[Exercise] Rewrite the records from the line that has "Based on this" through the line that has "the corrugated metal roof at point (106, 391) <", changing "nearer" to "closer" and leaving everything else unchanged.

(Some records)

--------------------

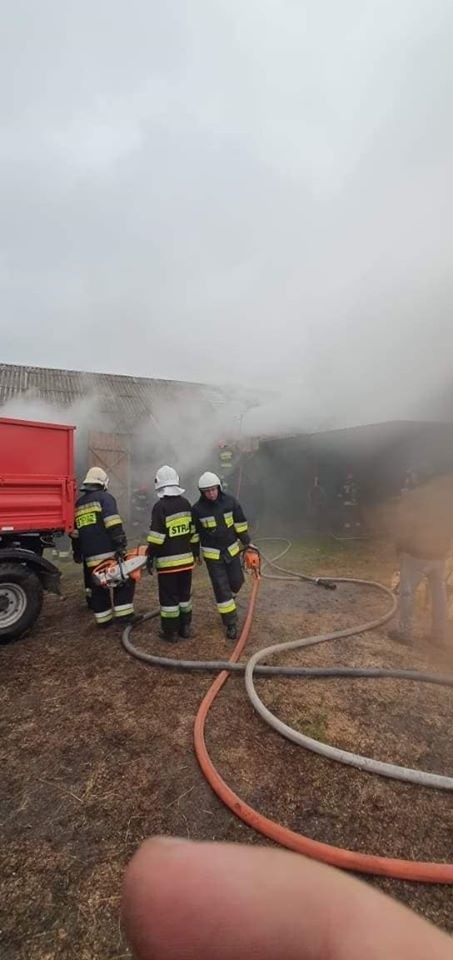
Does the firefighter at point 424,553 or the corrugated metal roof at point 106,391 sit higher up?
the corrugated metal roof at point 106,391

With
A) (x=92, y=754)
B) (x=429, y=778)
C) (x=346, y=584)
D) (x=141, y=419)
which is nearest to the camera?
(x=429, y=778)

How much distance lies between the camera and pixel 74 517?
525 cm

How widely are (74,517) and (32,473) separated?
2.20ft

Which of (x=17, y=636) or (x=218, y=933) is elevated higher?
(x=218, y=933)

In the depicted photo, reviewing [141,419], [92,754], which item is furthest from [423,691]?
[141,419]

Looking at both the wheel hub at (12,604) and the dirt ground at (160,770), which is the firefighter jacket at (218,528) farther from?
the wheel hub at (12,604)

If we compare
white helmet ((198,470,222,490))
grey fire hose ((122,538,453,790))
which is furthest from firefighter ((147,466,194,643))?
grey fire hose ((122,538,453,790))

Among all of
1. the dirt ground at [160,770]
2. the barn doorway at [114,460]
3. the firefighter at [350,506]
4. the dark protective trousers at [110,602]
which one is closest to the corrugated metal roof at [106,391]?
the barn doorway at [114,460]

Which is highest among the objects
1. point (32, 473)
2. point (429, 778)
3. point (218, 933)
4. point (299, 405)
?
point (299, 405)

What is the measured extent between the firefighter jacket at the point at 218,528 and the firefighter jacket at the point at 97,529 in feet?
2.84

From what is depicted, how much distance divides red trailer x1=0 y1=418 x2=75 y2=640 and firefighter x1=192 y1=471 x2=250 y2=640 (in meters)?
1.54

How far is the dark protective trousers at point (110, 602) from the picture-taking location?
5.11 m

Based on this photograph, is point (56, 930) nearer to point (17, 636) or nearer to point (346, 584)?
point (17, 636)

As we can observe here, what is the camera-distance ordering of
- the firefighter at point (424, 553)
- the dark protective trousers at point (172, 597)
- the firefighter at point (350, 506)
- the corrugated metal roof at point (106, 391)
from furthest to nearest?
the corrugated metal roof at point (106, 391) < the firefighter at point (350, 506) < the dark protective trousers at point (172, 597) < the firefighter at point (424, 553)
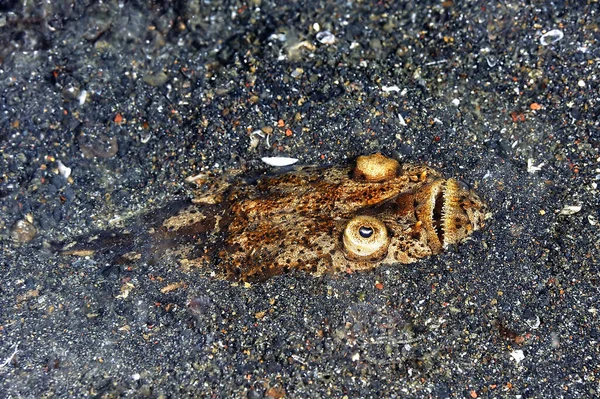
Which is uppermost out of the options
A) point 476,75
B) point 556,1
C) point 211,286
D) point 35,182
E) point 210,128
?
point 556,1

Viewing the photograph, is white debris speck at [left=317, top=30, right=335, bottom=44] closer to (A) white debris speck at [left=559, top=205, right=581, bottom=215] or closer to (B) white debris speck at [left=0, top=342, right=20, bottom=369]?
(A) white debris speck at [left=559, top=205, right=581, bottom=215]

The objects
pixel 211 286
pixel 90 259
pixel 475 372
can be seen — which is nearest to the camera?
pixel 475 372

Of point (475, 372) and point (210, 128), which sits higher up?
point (210, 128)

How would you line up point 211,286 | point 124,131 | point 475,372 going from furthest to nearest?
point 124,131, point 211,286, point 475,372

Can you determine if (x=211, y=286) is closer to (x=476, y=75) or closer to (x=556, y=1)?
(x=476, y=75)

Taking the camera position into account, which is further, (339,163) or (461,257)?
(339,163)

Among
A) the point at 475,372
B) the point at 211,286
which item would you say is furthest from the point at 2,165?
Result: the point at 475,372
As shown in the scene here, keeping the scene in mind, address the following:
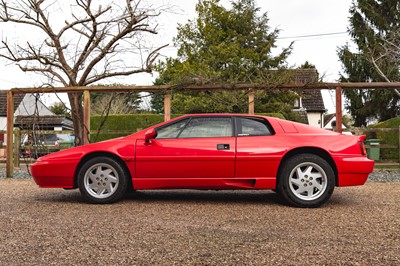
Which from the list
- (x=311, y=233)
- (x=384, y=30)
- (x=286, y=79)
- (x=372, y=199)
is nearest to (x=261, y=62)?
(x=384, y=30)

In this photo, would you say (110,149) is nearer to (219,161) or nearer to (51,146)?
(219,161)

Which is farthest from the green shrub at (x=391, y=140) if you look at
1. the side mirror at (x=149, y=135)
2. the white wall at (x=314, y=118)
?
the white wall at (x=314, y=118)

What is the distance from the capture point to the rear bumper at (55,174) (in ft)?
18.2

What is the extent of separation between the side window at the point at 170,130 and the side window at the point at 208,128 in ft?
0.21

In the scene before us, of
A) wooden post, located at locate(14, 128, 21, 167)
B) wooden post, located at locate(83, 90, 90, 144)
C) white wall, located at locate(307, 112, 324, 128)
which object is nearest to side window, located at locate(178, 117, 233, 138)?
wooden post, located at locate(83, 90, 90, 144)

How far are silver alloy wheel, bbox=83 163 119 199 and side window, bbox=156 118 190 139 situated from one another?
A: 2.62ft

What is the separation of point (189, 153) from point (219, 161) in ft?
1.36

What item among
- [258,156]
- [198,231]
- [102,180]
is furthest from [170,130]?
[198,231]

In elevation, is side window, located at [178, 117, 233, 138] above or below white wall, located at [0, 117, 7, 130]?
below

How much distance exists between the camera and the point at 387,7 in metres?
26.9

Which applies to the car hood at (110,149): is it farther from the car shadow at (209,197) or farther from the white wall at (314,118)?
the white wall at (314,118)

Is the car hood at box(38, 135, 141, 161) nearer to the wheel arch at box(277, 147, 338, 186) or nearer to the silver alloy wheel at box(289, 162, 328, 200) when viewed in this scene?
the wheel arch at box(277, 147, 338, 186)

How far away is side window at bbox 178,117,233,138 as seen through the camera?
557 centimetres

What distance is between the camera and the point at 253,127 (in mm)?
5613
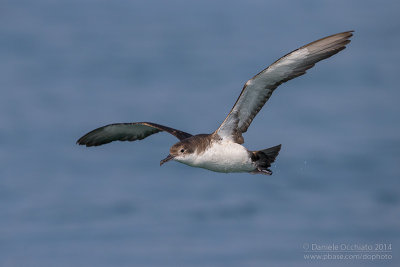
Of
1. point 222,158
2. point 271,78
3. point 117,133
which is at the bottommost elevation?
point 222,158

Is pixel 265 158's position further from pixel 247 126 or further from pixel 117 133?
pixel 117 133

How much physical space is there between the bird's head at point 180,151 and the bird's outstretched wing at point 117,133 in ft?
11.4

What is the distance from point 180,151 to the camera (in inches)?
662

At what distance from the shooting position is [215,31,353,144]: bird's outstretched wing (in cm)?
1614

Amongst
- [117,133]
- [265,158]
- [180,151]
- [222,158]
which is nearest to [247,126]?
[265,158]

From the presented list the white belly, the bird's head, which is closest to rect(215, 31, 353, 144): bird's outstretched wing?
the white belly

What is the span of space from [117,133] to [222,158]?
525 centimetres

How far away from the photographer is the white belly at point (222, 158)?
1689 cm

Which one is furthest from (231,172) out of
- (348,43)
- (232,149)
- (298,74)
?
(348,43)

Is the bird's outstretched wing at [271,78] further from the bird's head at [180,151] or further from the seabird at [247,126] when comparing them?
the bird's head at [180,151]

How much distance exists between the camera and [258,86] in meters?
17.0

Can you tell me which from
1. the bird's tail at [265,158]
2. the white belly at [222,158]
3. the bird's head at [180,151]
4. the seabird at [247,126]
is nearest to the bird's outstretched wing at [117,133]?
the seabird at [247,126]

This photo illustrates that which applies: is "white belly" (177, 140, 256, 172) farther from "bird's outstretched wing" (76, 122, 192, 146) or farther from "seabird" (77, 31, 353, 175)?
"bird's outstretched wing" (76, 122, 192, 146)

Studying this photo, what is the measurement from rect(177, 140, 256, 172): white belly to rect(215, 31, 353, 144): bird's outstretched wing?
39cm
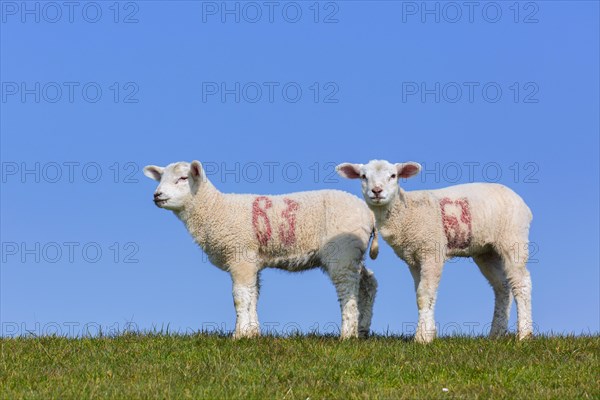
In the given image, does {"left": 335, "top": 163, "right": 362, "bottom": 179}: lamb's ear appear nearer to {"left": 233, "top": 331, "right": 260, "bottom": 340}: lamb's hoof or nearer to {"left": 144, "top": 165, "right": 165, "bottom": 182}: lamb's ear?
{"left": 233, "top": 331, "right": 260, "bottom": 340}: lamb's hoof

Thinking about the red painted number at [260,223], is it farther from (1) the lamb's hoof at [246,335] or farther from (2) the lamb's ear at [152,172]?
(2) the lamb's ear at [152,172]

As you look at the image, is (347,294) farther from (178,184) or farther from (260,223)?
(178,184)

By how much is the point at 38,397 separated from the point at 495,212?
26.2 feet

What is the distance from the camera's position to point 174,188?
15.2m

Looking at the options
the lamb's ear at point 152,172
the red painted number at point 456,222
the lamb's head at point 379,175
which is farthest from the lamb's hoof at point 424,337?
the lamb's ear at point 152,172

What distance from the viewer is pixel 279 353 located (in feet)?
42.2

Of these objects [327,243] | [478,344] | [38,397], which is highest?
[327,243]

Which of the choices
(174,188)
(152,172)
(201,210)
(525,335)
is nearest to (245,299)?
(201,210)

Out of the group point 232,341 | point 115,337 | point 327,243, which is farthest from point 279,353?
point 115,337

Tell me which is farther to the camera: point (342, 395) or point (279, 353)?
point (279, 353)

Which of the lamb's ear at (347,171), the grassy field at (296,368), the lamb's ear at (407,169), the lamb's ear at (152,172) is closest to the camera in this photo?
the grassy field at (296,368)

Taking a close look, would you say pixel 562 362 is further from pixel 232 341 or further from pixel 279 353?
pixel 232 341

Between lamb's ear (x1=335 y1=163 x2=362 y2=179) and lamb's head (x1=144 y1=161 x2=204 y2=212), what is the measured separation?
8.03 ft

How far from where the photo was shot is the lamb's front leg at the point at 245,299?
1436 cm
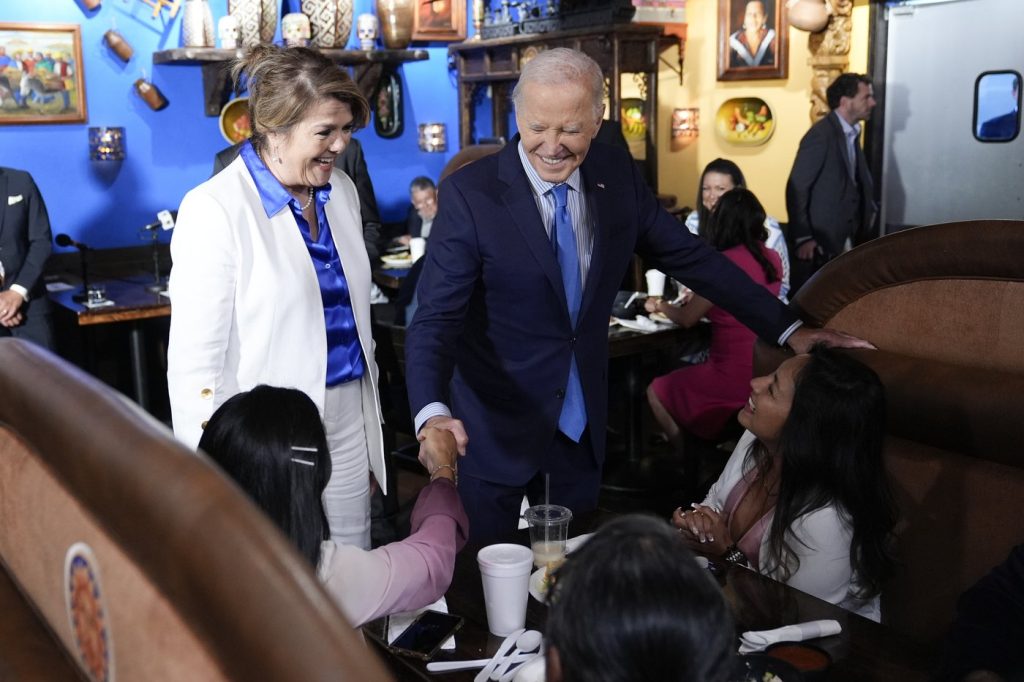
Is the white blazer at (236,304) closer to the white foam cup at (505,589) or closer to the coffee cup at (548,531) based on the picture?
the coffee cup at (548,531)

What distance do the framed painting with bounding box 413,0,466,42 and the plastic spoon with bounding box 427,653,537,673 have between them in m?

--------------------

[Correct result]
Based on this photograph, is point (56, 930) closer to point (17, 636) or closer to point (346, 584)?
point (17, 636)

As we can observe here, what is the camera-distance ordering of
- the firefighter at point (424, 553)
- the dark protective trousers at point (172, 597)
- the firefighter at point (350, 506)
- the corrugated metal roof at point (106, 391)
from furthest to nearest?
the corrugated metal roof at point (106, 391) < the firefighter at point (350, 506) < the dark protective trousers at point (172, 597) < the firefighter at point (424, 553)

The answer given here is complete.